■ **Task objective**
Exactly as they stand, copy the lines from the one containing "DIJUAL RUMAH FULL" to the final line of the data; leave out the pictures.

■ **Excerpted data**
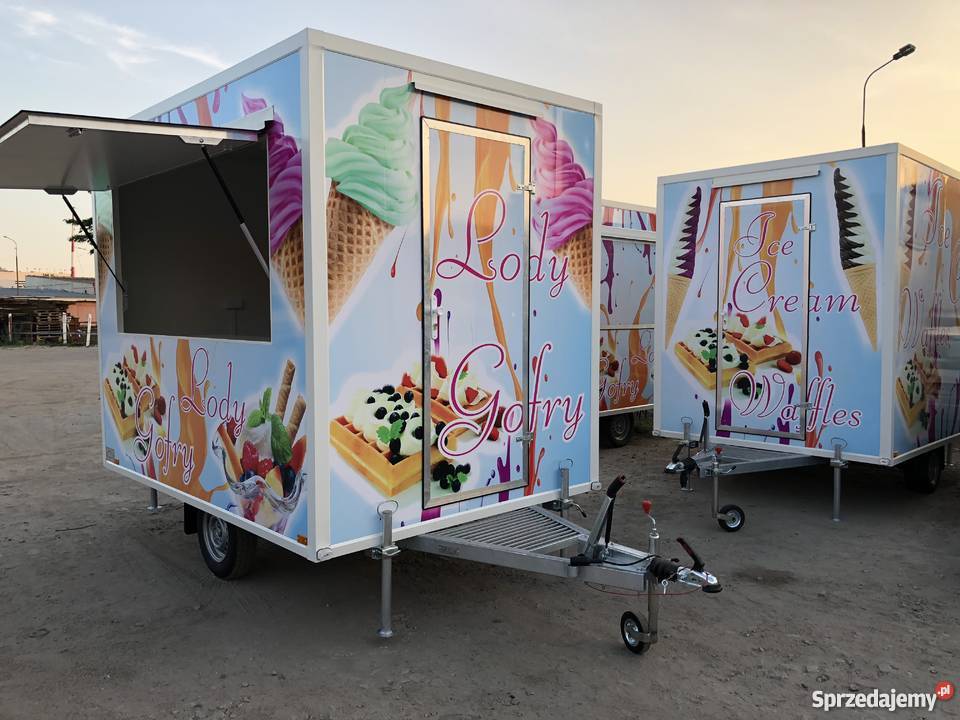 Maszyna do lodów Maszyny Taylor Carpigiani lubuskie Zielona Góra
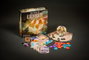 Renegade The Vale of Eternity Jeu de cartes (Version anglaise)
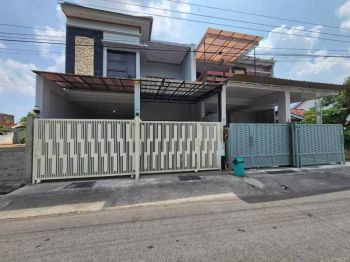 DIJUAL RUMAH FULL FURNISH JLN BANTUL.SEWON BANTUL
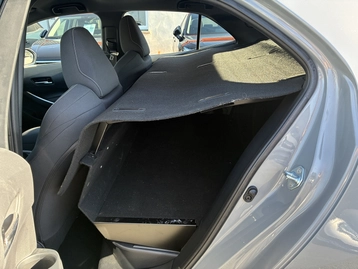 Image véhicule  Toyota COROLLA (1)
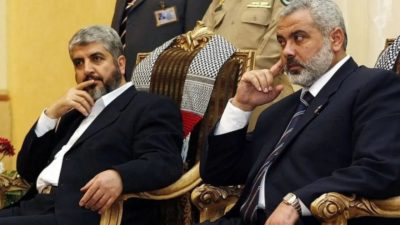 الأمر اتخذ… “الموساد” يخطط لاغتيال قادة “حماس” في العالم!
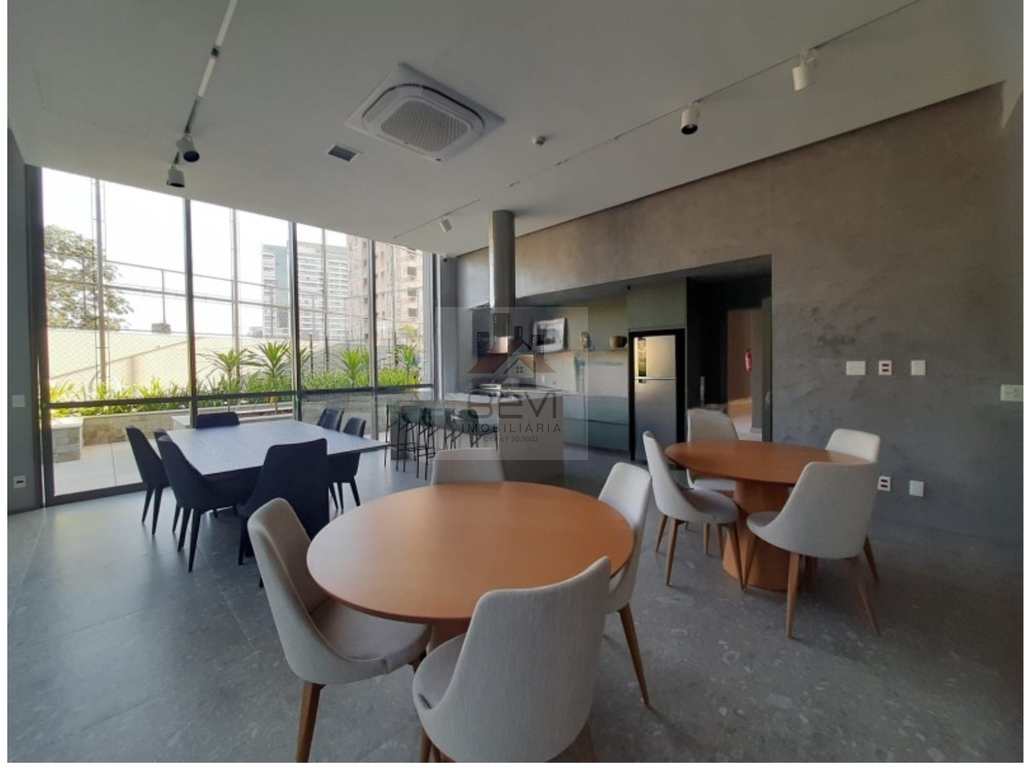 Apartamento em Piracicaba, no bairro Jardim Europa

■ **Reply to the exercise**
 DIJUAL RUMAH FULL FURNISH JLN BANTUL.SEWON BANTUL
 Image véhicule  Toyota COROLLA (1)
 الأمر اتخذ… “الموساد” يخطط لاغتيال قادة “حماس” في العالم!
 Apartamento em Piracicaba, no bairro Jardim Europa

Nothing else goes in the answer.